Zach Redler is the composer and deftly brings together various influences to beautifully express the story. The text is paramount, he says, as he speaks of what supports it: bluegrass, of black gospel music, Debussy’s Clair de Lune, and dollops of Sondheim. It is tonal with leitmotifs for the distinct characters that further sharpen their definition.

And the characters are beautifully rendered in the libretto and performed with remarkable power and grace by the singers. The Soldier is Chelsea Miller, former artist-in-residence at Opera Memphis, and possessed of an expressive soprano voice.

Mezzo-soprano Stephanie Doche is explosively eloquent as Toledo, the tough-as-nails “grown-ass woman” who reveals her past to the Army psychiatrist. As the parachute instructor Jumper, the popular tenor Philip Himebook brings a mix of kindness and swagger to the role.

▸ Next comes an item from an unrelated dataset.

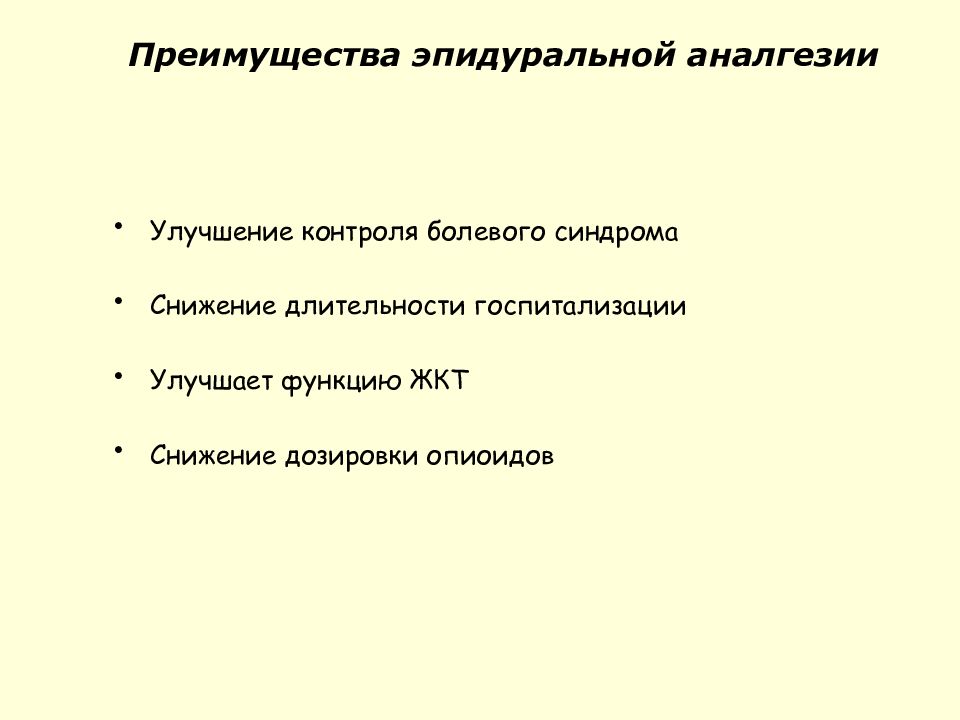 Преимущества эпидуральной аналгезии

• Улучшение контроля болевого синдрома

• Снижение длительности госпитализации

• Улучшает функцию ЖКТ

• Снижение дозировки опиоидов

Darren Stokes, a bass-baritone, sings the part of the Colonel, grieving over the loss of his wife in action with exquisitely rendered restraint and feeling. The final character to appear in the Soldier’s dreams is the Homecoming Soldier sung by Marcus King with elements of rage, sardonic wit, humility, and reluctant acceptance, expressed at his hometown church where he keeps himself in check because his mother is there. But you can’t miss how he seethes, copes, and shares his wheelchair-bound fate as he embarks on this new life he never chose.

The Dye-Redler opera would have been complete with the original finale, but director Ned Canty, general manager of Opera Memphis, added a genius touch. He enlisted 24 veterans and active duty military men and women to be the chorus of the opera. When the five principal singers were bringing the performance to a close, it was already emotional, but then, as the two dozen chorus members walked slowly out joining in — some in dress uniform, some in POW T-shirts, some in fatigues — it became larger, deeper, something of a higher mystery and resolution. And an ideal conclusion to a brilliant performance.